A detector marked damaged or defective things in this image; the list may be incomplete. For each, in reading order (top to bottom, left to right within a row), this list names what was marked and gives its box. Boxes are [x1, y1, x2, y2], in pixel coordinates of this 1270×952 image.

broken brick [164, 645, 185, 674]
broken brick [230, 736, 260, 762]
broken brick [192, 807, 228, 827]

====================

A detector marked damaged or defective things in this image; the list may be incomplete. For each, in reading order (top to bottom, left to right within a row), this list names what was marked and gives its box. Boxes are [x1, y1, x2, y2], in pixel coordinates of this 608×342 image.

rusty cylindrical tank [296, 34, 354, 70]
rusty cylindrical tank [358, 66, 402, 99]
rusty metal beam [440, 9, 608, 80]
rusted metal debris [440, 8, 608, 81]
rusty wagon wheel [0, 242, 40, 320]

====================

» **TO DO**
Output the part of the material that opens with the line containing "this 1270×952 image." and closes with the line containing "broken brick [192, 807, 228, 827]", both included, as a JSON list of strings, one string per line, leaving out blank lines.

» **WRITTEN SOLUTION**
[
  "A detector marked damaged or defective things in this image; the list may be incomplete. For each, in reading order (top to bottom, left to right within a row), this list names what was marked and gives its box. Boxes are [x1, y1, x2, y2], in pixel coordinates of this 1270×952 image.",
  "broken brick [164, 645, 185, 674]",
  "broken brick [230, 736, 260, 762]",
  "broken brick [192, 807, 228, 827]"
]